Mojo function

grouped_matmul_dynamic_scaled_nvfp4

grouped_matmul_dynamic_scaled_nvfp4[c_type: DType, c_layout: Layout, a_type: DType, a_layout: Layout, b_type: DType, b_layout: Layout, scales_type: DType, a_scales_layout: Layout, b_scales_layout: Layout, group_offsets_layout: Layout, group_scale_offsets_layout: Layout, expert_ids_layout: Layout, expert_scales_layout: Layout, //, transpose_b: Bool = True, target: StringSlice[StaticConstantOrigin] = "cpu"](c: LayoutTensor[c_type, c_layout, MutAnyOrigin], a: LayoutTensor[a_type, a_layout, MutAnyOrigin], b: LayoutTensor[b_type, b_layout, MutAnyOrigin], a_scales: LayoutTensor[scales_type, a_scales_layout, MutAnyOrigin], b_scales: LayoutTensor[scales_type, b_scales_layout, MutAnyOrigin], group_offsets: LayoutTensor[DType.uint32, group_offsets_layout, MutAnyOrigin], group_scale_offsets: LayoutTensor[DType.uint32, group_scale_offsets_layout, MutAnyOrigin], expert_ids: LayoutTensor[DType.int32, expert_ids_layout, MutAnyOrigin], expert_scales: LayoutTensor[DType.float32, expert_scales_layout, MutAnyOrigin], num_active_experts: Int, ctx: DeviceContext)

Performs grouped matrix multiplication with NVFP4 quantization.
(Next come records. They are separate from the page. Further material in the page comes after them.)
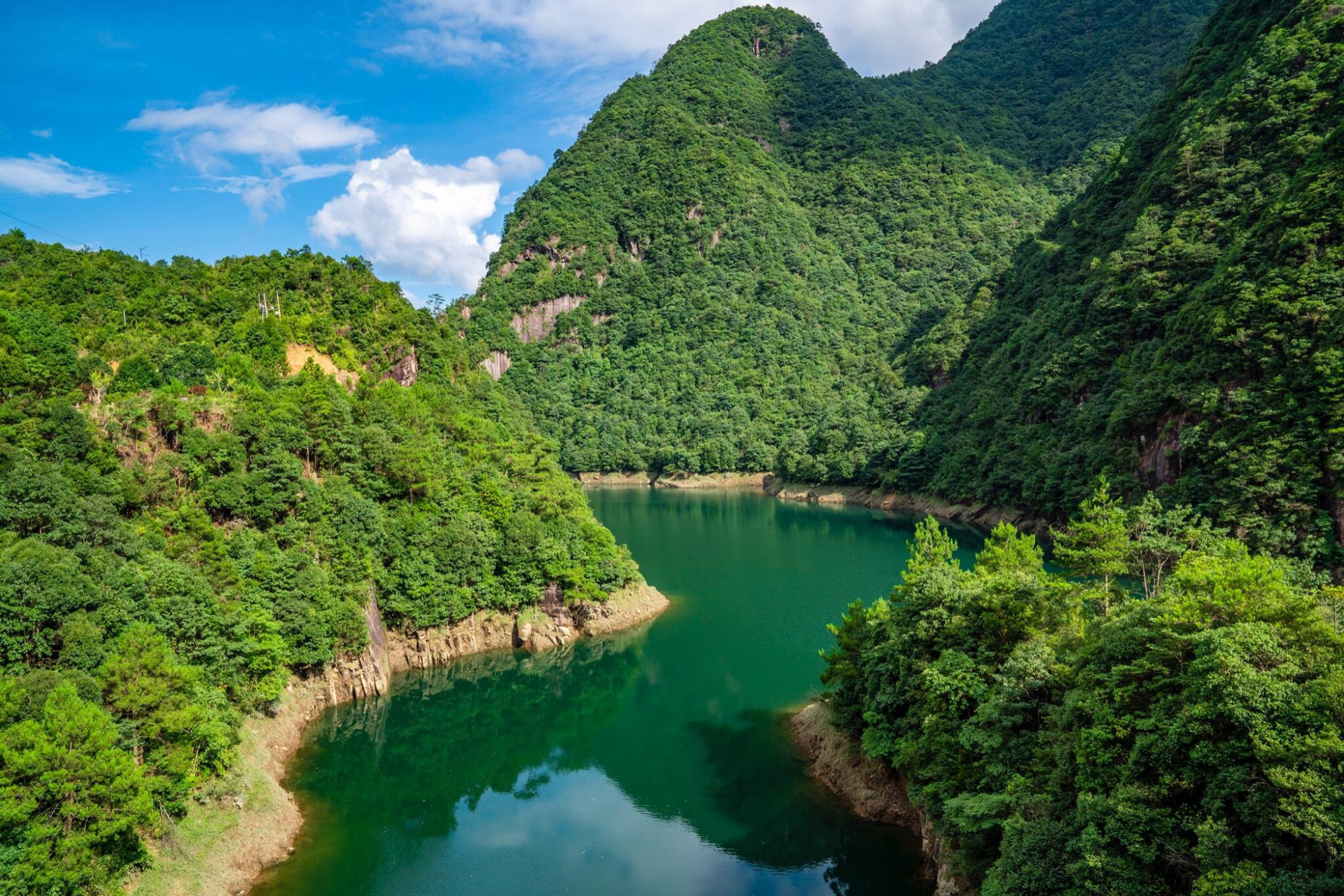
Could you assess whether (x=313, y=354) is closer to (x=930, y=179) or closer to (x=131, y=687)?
(x=131, y=687)

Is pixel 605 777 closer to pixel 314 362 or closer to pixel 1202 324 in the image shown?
pixel 314 362

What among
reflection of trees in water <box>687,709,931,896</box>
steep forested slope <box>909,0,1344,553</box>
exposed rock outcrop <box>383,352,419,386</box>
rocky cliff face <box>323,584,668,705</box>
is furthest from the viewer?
exposed rock outcrop <box>383,352,419,386</box>

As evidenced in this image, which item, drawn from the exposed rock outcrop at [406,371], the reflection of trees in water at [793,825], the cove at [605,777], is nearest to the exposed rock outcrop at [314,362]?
the exposed rock outcrop at [406,371]

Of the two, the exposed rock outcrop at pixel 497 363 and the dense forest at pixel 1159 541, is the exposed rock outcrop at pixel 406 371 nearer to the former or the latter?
the dense forest at pixel 1159 541

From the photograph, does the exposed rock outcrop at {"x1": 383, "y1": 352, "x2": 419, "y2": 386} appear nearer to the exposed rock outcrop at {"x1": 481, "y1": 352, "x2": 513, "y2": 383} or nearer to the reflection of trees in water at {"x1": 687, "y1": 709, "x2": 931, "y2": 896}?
the reflection of trees in water at {"x1": 687, "y1": 709, "x2": 931, "y2": 896}

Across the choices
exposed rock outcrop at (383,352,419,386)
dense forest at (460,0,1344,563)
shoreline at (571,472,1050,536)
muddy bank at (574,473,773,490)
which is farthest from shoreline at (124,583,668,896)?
muddy bank at (574,473,773,490)

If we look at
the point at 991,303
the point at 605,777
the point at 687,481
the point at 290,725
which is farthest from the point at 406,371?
the point at 991,303

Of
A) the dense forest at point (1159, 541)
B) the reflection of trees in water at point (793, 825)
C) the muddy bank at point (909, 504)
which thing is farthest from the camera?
the muddy bank at point (909, 504)

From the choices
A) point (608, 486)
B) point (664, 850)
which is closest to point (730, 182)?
point (608, 486)

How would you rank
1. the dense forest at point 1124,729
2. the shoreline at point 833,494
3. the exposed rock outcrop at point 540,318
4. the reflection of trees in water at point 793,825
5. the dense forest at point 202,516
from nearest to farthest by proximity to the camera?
the dense forest at point 1124,729 → the dense forest at point 202,516 → the reflection of trees in water at point 793,825 → the shoreline at point 833,494 → the exposed rock outcrop at point 540,318
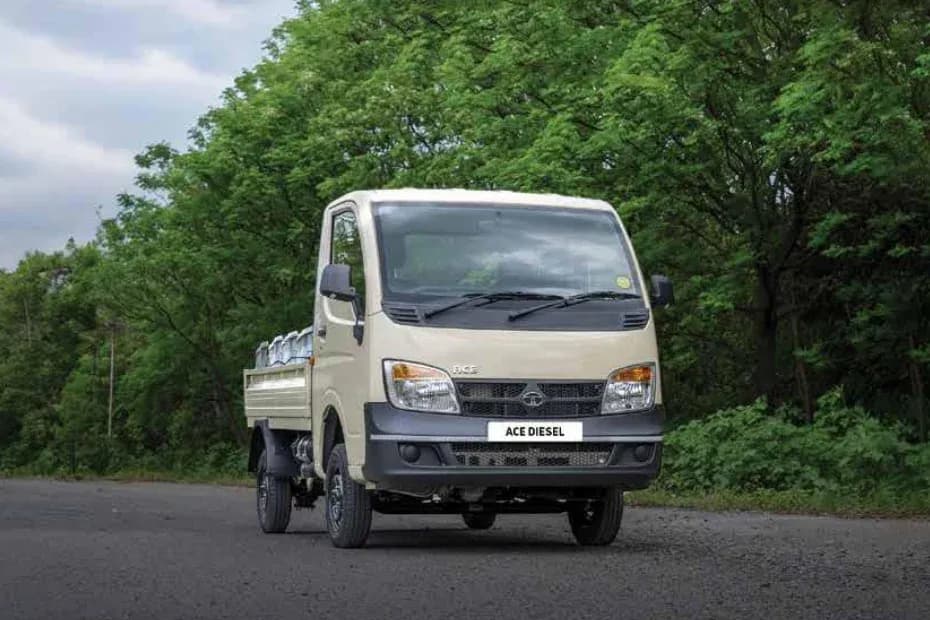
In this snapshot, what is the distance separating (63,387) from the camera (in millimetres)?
90250

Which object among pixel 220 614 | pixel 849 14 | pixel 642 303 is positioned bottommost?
pixel 220 614

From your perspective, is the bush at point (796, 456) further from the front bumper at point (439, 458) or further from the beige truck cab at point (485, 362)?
the front bumper at point (439, 458)

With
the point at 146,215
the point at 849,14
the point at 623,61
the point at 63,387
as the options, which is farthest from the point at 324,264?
the point at 63,387

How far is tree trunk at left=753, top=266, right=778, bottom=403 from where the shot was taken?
27.9m

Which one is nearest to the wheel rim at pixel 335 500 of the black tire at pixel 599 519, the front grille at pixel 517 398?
the front grille at pixel 517 398

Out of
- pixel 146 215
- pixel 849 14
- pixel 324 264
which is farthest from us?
pixel 146 215

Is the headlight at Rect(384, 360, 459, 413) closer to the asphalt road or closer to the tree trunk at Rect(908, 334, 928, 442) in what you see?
the asphalt road

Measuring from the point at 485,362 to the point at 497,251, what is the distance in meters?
1.09

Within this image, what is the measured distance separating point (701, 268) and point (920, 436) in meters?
4.69

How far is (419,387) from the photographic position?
10984mm

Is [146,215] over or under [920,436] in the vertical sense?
over

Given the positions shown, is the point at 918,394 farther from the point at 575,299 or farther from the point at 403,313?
the point at 403,313

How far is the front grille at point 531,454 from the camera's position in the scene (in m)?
11.0

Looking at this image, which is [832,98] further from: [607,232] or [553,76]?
[553,76]
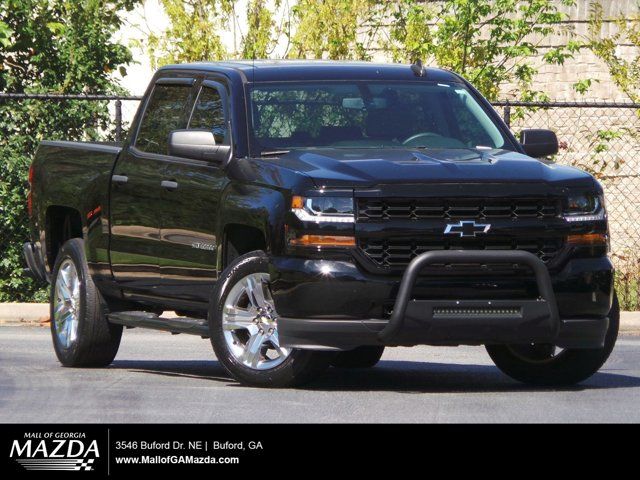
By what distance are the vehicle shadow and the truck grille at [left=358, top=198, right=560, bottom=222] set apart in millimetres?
1180

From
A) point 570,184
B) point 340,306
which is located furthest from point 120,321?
point 570,184

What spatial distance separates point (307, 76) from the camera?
37.1 feet

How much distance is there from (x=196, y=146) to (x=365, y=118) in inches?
45.0

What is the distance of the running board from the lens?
1066 centimetres

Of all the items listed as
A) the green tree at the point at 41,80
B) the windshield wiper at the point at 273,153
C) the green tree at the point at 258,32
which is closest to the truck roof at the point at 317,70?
the windshield wiper at the point at 273,153

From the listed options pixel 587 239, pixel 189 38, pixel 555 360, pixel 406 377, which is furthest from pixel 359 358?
pixel 189 38

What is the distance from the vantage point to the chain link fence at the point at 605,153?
17.8m

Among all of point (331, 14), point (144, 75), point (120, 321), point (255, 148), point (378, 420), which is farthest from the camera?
point (144, 75)

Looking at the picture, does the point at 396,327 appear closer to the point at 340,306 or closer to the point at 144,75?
the point at 340,306

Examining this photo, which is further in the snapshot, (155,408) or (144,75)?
(144,75)

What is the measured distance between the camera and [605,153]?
23594mm

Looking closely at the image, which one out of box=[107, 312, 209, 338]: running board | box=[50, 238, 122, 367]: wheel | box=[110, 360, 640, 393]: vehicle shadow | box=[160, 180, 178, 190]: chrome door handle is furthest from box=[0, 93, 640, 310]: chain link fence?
box=[160, 180, 178, 190]: chrome door handle

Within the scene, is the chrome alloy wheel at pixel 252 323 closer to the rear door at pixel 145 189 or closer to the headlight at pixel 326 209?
the headlight at pixel 326 209

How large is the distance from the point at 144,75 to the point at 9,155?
7.99 metres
Computes C = A @ B^T for multiple expert groups in a Mixture of Experts (MoE) layer. Inputs A and B are NVFP4 quantized (4-bit floating point), packed as uint8 (2 values per byte), with float8_e4m3fn scale factors. Each group of 16 elements along the K dimension shares a single scale factor (1D block scaling).

Constraints:

The target device must be SM100 (B200).

Parameters:

c_type (DType): The data type of the output tensor C.
c_layout (Layout): The memory layout of the output tensor C.
a_type (DType): The data type of input tensor A. Constraints: Must be uint8.
a_layout (Layout): The memory layout of input tensor A.
b_type (DType): The data type of input tensor B. Constraints: Must be uint8.
b_layout (Layout): The memory layout of input tensor B.
scales_type (DType): The data type of scale factors. Constraints: Must be float8_e4m3fn.
a_scales_layout (Layout): The memory layout of A's scale factors.
b_scales_layout (Layout): The memory layout of B's scale factors.
group_offsets_layout (Layout): The memory layout of the token offset indices.
group_scale_offsets_layout (Layout): The memory layout of the scale offset indices.
expert_ids_layout (Layout): The memory layout of the expert ID tensor.
expert_scales_layout (Layout): The memory layout of the per-expert scale tensor.
transpose_b (Bool): Whether B is transposed. Constraints: Must be True.
target (StringSlice): The target device.

Args:

c (LayoutTensor): The output tensor of shape (total_tokens, N).
a (LayoutTensor): The input tensor of shape (total_tokens, K // 2), packed NVFP4.
b (LayoutTensor): The weight tensor of shape (num_experts, N, K // 2), packed NVFP4.
a_scales (LayoutTensor): The scale factors for A in tcgen05 5D layout.
b_scales (LayoutTensor): The scale factors for B in tcgen05 6D layout.
group_offsets (LayoutTensor): The starting token index for each expert group.
group_scale_offsets (LayoutTensor): The starting scale index for each expert group.
expert_ids (LayoutTensor): The expert ID for each group.
expert_scales (LayoutTensor): The per-expert scaling factors applied in the epilogue.
num_active_experts (Int): The number of active experts in this batch.
ctx (DeviceContext): The device context for GPU execution.